Edge Detection and Image Enhancement

1 - Edge Detection [30pts]

Take color image med as input. Convert image into YCrCb color space.

a) Apply Sobel, Prewitt, canny and LoGfilters on the Y channel only and find the edge map by thresholding the results appropriately. You can use function edge in Matlab. Indicate which

operator gives the best result. Explain and discuss the results.

b) Add Gaussian noise to the luminance image (you can use imnoise function in Matlab with default parameters), and find the edges as described in (a) and (b) above. Which method is

the best in the presence of noise? Explain why.

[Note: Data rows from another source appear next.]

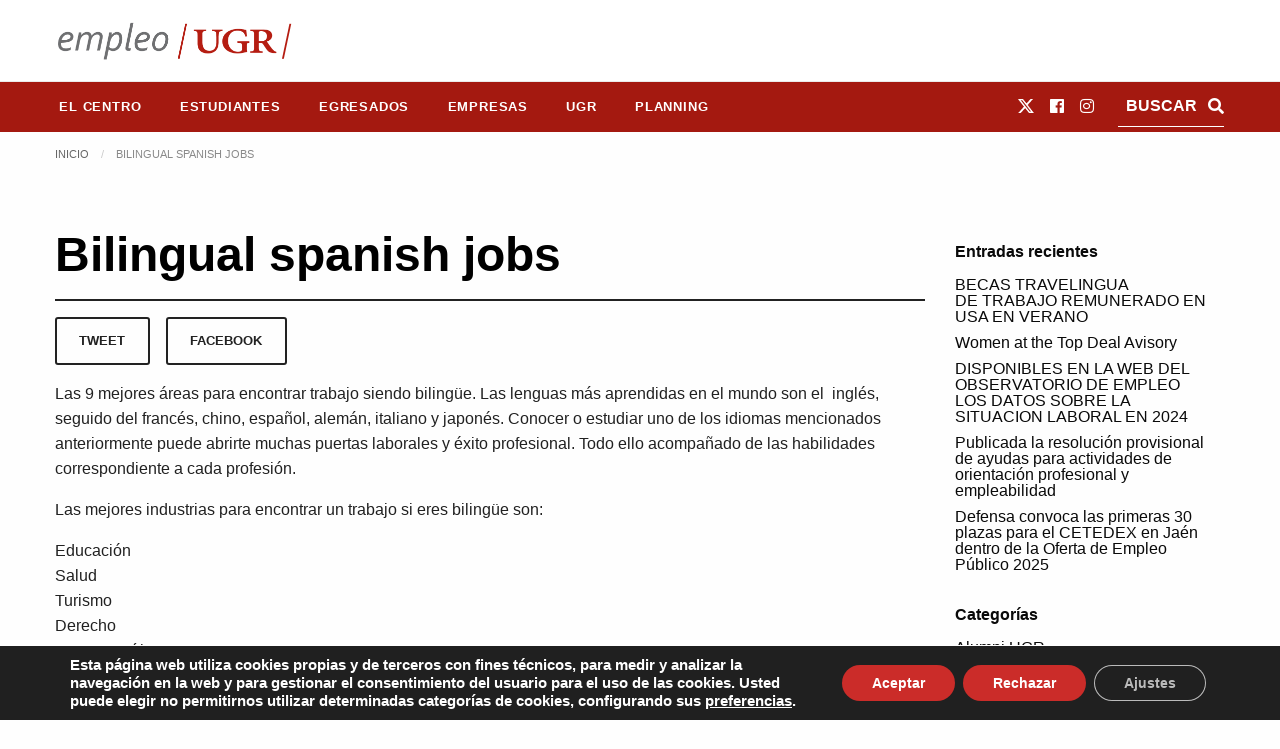

--- FILE ---
content_type: text/css
request_url: https://empleo.ugr.es/wp-content/uploads/elementor/css/post-65252.css?ver=1714126024
body_size: 3050
content:
.elementor-65252 .elementor-element.elementor-element-1adfd8dc > .elementor-widget-wrap > .elementor-widget:not(.elementor-widget__width-auto):not(.elementor-widget__width-initial):not(:last-child):not(.elementor-absolute){margin-bottom:6px;}.elementor-65252 .elementor-element.elementor-element-1adfd8dc > .elementor-element-populated{padding:0em 0em 0em 0em;}.elementor-65252 .elementor-element.elementor-element-217e33b9 > .elementor-widget-container{margin:4% 0% 0% 0%;}.elementor-65252 .elementor-element.elementor-element-217e33b9 .elementor-icon-list-icon{width:14px;}.elementor-65252 .elementor-element.elementor-element-217e33b9 .elementor-icon-list-icon i{font-size:14px;}.elementor-65252 .elementor-element.elementor-element-217e33b9 .elementor-icon-list-icon svg{--e-icon-list-icon-size:14px;}.elementor-65252 .elementor-element.elementor-element-217e33b9 .elementor-icon-list-text, .elementor-65252 .elementor-element.elementor-element-217e33b9 .elementor-icon-list-text a{color:#757575;}.elementor-65252 .elementor-element.elementor-element-217e33b9 .elementor-icon-list-item{font-family:"Lato", Sans-serif;font-size:14px;text-transform:uppercase;}.elementor-65252 .elementor-element.elementor-element-3532db18 > .elementor-widget-container{margin:0% 0% 1% 0%;padding:0% 0% 0% 0%;}.elementor-65252 .elementor-element.elementor-element-3532db18 .elementor-heading-title{font-family:"Lato", Sans-serif;font-size:24px;font-weight:900;line-height:1.4em;letter-spacing:0.6px;color:#228ae6;}.elementor-65252 .elementor-element.elementor-element-3c378149 > .elementor-widget-container{margin:0% 0% 10% 0%;}.elementor-65252 .elementor-element.elementor-element-3c378149 .elementor-widget-container{font-family:"Roboto Slab", Sans-serif;font-size:16px;line-height:1.5em;color:#212121;}.elementor-65252 .elementor-element.elementor-element-55d45f6b{--divider-border-style:solid;--divider-color:#212121;--divider-border-width:2px;}.elementor-65252 .elementor-element.elementor-element-55d45f6b > .elementor-widget-container{margin:0% 0% 0% 0%;padding:0% 0% 0% 0%;}.elementor-65252 .elementor-element.elementor-element-55d45f6b .elementor-divider-separator{width:100%;}.elementor-65252 .elementor-element.elementor-element-55d45f6b .elementor-divider{padding-block-start:2px;padding-block-end:2px;}.elementor-65252 .elementor-element.elementor-element-48d1b5ab .elementor-icon-list-icon i{color:#212121;font-size:14px;}.elementor-65252 .elementor-element.elementor-element-48d1b5ab .elementor-icon-list-icon svg{fill:#212121;--e-icon-list-icon-size:14px;}.elementor-65252 .elementor-element.elementor-element-48d1b5ab .elementor-icon-list-icon{width:14px;}.elementor-65252 .elementor-element.elementor-element-48d1b5ab .elementor-icon-list-text, .elementor-65252 .elementor-element.elementor-element-48d1b5ab .elementor-icon-list-text a{color:#212121;}.elementor-65252 .elementor-element.elementor-element-48d1b5ab .elementor-icon-list-item{font-family:"Lato", Sans-serif;font-size:14px;font-weight:600;text-transform:uppercase;letter-spacing:1px;}

--- FILE ---
content_type: application/javascript
request_url: https://empleo.ugr.es/wp-content/plugins/empleo-ugr-elementor/widgets/formulario-filtrado/scripts.js?ver=1738680549
body_size: 576
content:
/**
 * Filtros de colección
 */
jQuery( function( $ ){

	$('form.filters-form-widget[data-auto-envio="si"]').on('change', function() {
		// Enviar
		$(this).submit();
	});

	$('form.filters-form-widget').on('submit', function() {
		
		// Cursor relojito
		$( document.body ).css({'cursor' : 'wait'});
		
		$('select', this ).css({'cursor' : 'wait'});

		// Deshabilitar campos no utilizados
		$('select,input:not([type=checkbox]):not([type=radio])', this ).each(function(index, elem){
			if( !$(this).val() ){
				$(this).attr('disabled','disabled');
			}
		});

	});


});

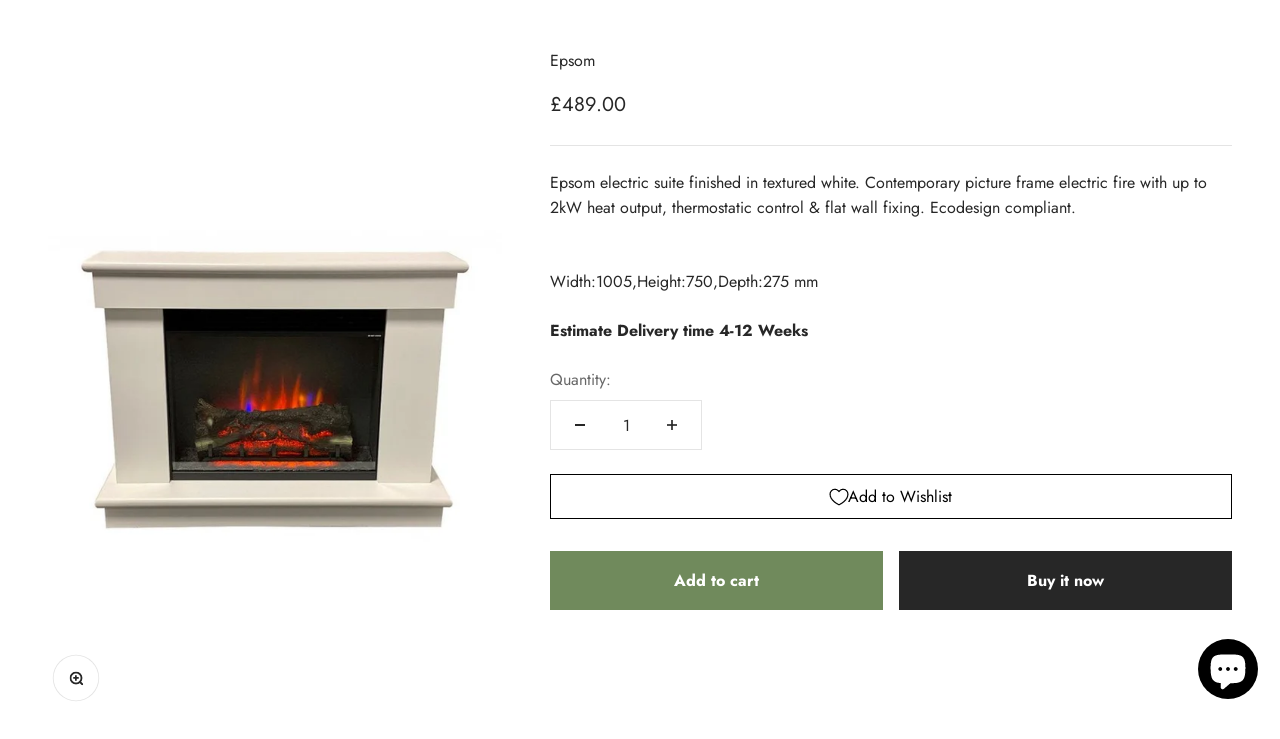

--- FILE ---
content_type: text/css
request_url: https://www.cointeriors.co.uk/cdn/shop/t/5/assets/boost-sd-custom.css?v=1768989437403
body_size: -657
content:
/*# sourceMappingURL=/cdn/shop/t/5/assets/boost-sd-custom.css.map?v=1768989437403 */


--- FILE ---
content_type: text/javascript
request_url: https://www.cointeriors.co.uk/cdn/shop/t/5/assets/boost-sd-custom.js?v=1768989437403
body_size: -801
content:
//# sourceMappingURL=/cdn/shop/t/5/assets/boost-sd-custom.js.map?v=1768989437403
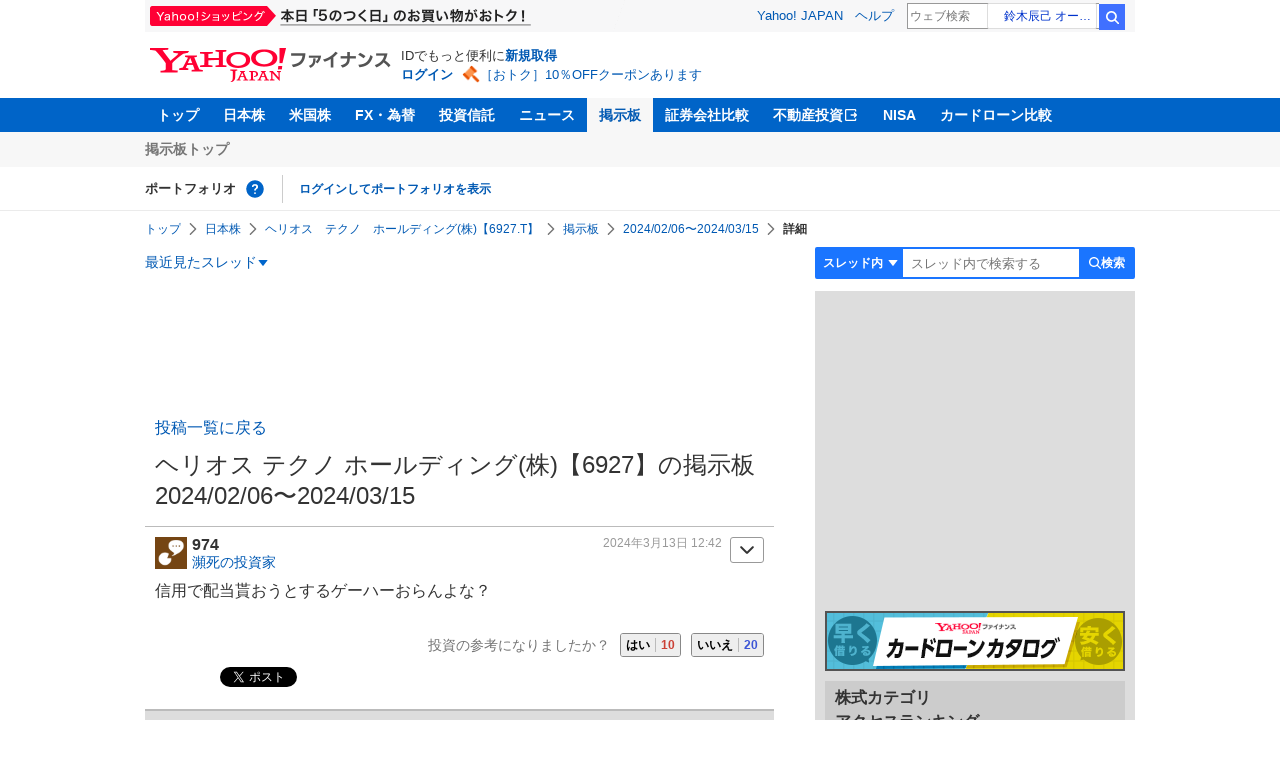

--- FILE ---
content_type: text/html; charset=utf-8
request_url: https://www.google.com/recaptcha/api2/aframe
body_size: 271
content:
<!DOCTYPE HTML><html><head><meta http-equiv="content-type" content="text/html; charset=UTF-8"></head><body><script nonce="DZiKHImqPRBzXfz6S-XS5w">/** Anti-fraud and anti-abuse applications only. See google.com/recaptcha */ try{var clients={'sodar':'https://pagead2.googlesyndication.com/pagead/sodar?'};window.addEventListener("message",function(a){try{if(a.source===window.parent){var b=JSON.parse(a.data);var c=clients[b['id']];if(c){var d=document.createElement('img');d.src=c+b['params']+'&rc='+(localStorage.getItem("rc::a")?sessionStorage.getItem("rc::b"):"");window.document.body.appendChild(d);sessionStorage.setItem("rc::e",parseInt(sessionStorage.getItem("rc::e")||0)+1);localStorage.setItem("rc::h",'1769330845669');}}}catch(b){}});window.parent.postMessage("_grecaptcha_ready", "*");}catch(b){}</script></body></html>

--- FILE ---
content_type: text/javascript; charset=UTF-8
request_url: https://yads.yjtag.yahoo.co.jp/yda?adprodset=11939_16523-148796-162330&cb=1769330843240&p_elem=ad_11939_16523&pv_id=8a1796f4810f2a4e660623c7afc9b0ff&suid=4d0d6858-375d-4ceb-b591-c9226b6664fc&type=finance_pc_stocks_cm&u=https%3A%2F%2Ffinance.yahoo.co.jp%2Fcm%2Fmessage%2F1006927%2F6927%2F79%2F974
body_size: -8
content:
yadsRenderAd_v2([],{"adprodset_code":"11939_16523-148796-162330","callback":"","js_file_name":"","noad_callback":"","output_type":"js_frame"});

--- FILE ---
content_type: text/javascript; charset=UTF-8
request_url: https://yads.yjtag.yahoo.co.jp/tag?s=56739_15736&fr_id=yads_4907720-1&p_elem=ad_56739_15736&type=finance_pc_stocks_cm&u=https%3A%2F%2Ffinance.yahoo.co.jp%2Fcm%2Fmessage%2F1006927%2F6927%2F79%2F974&pv_ts=1769330842114&suid=4d0d6858-375d-4ceb-b591-c9226b6664fc
body_size: 843
content:
yadsDispatchDeliverProduct({"dsCode":"56739_15736","patternCode":"56739_15736-682202","outputType":"js_frame","targetID":"ad_56739_15736","requestID":"db22130fa97a9ffdc72368b1d50438e8","products":[{"adprodsetCode":"56739_15736-682202-721159","adprodType":4,"adTag":"<script onerror='YJ_YADS.passback()' type='text/javascript' src='//static.criteo.net/js/ld/publishertag.js'></script><script type='text/javascript'>var Criteo = Criteo || {};Criteo.events = Criteo.events || [];Criteo.events.push(function(){Criteo.DisplayAd({'zoneid':1709851,'async': false})});</script>","width":"600","height":"200"},{"adprodsetCode":"56739_15736-682202-721160","adprodType":3,"adTag":"<script onerror='YJ_YADS.passback()' src='https://yads.yjtag.yahoo.co.jp/yda?adprodset=56739_15736-682202-721160&cb=1769330845342&p_elem=ad_56739_15736&pv_id=db22130fa97a9ffdc72368b1d50438e8&suid=4d0d6858-375d-4ceb-b591-c9226b6664fc&type=finance_pc_stocks_cm&u=https%3A%2F%2Ffinance.yahoo.co.jp%2Fcm%2Fmessage%2F1006927%2F6927%2F79%2F974' type='text/javascript'></script>","width":"100%","height":"250","iframeFlag":0}],"measurable":1,"frameTag":"<div style=\"text-align:center;\"><iframe src=\"https://s.yimg.jp/images/listing/tool/yads/yads-iframe.html?s=56739_15736&fr_id=yads_4907720-1&p_elem=ad_56739_15736&type=finance_pc_stocks_cm&u=https%3A%2F%2Ffinance.yahoo.co.jp%2Fcm%2Fmessage%2F1006927%2F6927%2F79%2F974&pv_ts=1769330842114&suid=4d0d6858-375d-4ceb-b591-c9226b6664fc\" style=\"border:none;clear:both;display:block;margin:auto;overflow:hidden\" allowtransparency=\"true\" data-resize-frame=\"true\" frameborder=\"0\" height=\"200\" id=\"yads_4907720-1\" name=\"yads_4907720-1\" scrolling=\"no\" title=\"Ad Content\" width=\"600\" allow=\"fullscreen; attribution-reporting\" allowfullscreen loading=\"eager\" ></iframe></div>"});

2 Contrast enhancement of Color Images [35pts]

Take image geisha as input. Convert the images into YCrCb color space.

Perform the following image enhancement operations on the Y channel only.

a) Automatic gain control

b) Histogram equalization

c) Adaptive histogram equalization

Review the Y outputs and histograms. Explain the results and differences in the visual quality and

the histograms

3 Sharpness enhancement of Color Images [35pts]

Take image butterfly as input. Convert the image into YCrCb color space. Write the code for  unsharp masking and test the gain parameter to get noticeable sharpening. Use double type for calculations.

a)  Apply unsharp masking to the Y component only, and replace it back in the ycbcr image, then convert it back to RGB

b)  Now apply unsharp masking to the Y, Cr, and Cb channels independently. Convert back to the RGB space for displaying the results. Compare the result with using unsharp masking on just the Y channel. Explain and comment on the differences clearly.

Submit:

1.   Code for parts 1-3

2.   Submit pdf report with observations and comments as required in highlighted text. Watch the size of the pdf file, you may downsize images as needed to keep size reasonable.

Grading:

Code quality: the code must run and produce the outputs presented in the report. NOTICE that although identical code may happen by chance, identical code is suspect and will be scrutinized.      Observations and analysis: observations must reflect what was learned in class and any practical aspects of the implementation that lead to typical or atypical outcomes. Please include snapshots of the output images in your pdf file.